Multiple reaction monitoring (MRM)-profiling with biomarker identification by LC-QTOF to characterize coronary artery disease

Abstract

Metabolite profiling by mass spectrometry (MS) is an area of interest for disease diagnostics, biomarker discovery, and therapeutic evaluation. A recently developed approach, multiple reaction monitoring (MRM)-profiling, searches for metabolites with precursor (Prec) and neutral loss (NL) scans in a representative sample and creates a list of ion transitions. These are then used in an MRM method for fast screening of individual samples and discrimination between healthy and diseased. A large variety of functional groups are considered and all signals discovered are recorded in the individual samples, making this a largely unsupervised method. MRM-profiling is described here and then demonstrated with data for over 900 human plasma coronary artery disease (CAD) samples. Representative pooled samples for each condition were interrogated using a library of over a hundred Prec and NL scans on a triple quadrupole MS. The data from the Prec and NL experiments were converted into ion transitions, initially some 1266 transitions. Each ion transition was examined in the individual samples on a time scale of milliseconds per transition, which allows for rapid screening of large sample sets (<5 days for 1000 samples).
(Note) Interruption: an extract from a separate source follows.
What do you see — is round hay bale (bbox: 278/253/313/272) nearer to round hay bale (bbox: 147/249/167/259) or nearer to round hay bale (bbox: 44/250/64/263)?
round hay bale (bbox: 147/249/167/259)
Use of univariate and multivariate statistics allowed classification of the sample set with high accuracy. The metabolite profiles classified the CAD female, CAD male, and peripheral artery disease (PAD) samples relative to controls with an accuracy of 90%, 78%, and 85%, respectively. The compounds responsible for informative ion transitions were identified by chromatography and high resolution MS; some have been previously reported and found to be associated with coronary artery disease metabolism, indicating that the methodology generates a meaningful metabolite profile while being faster than traditional methodologies.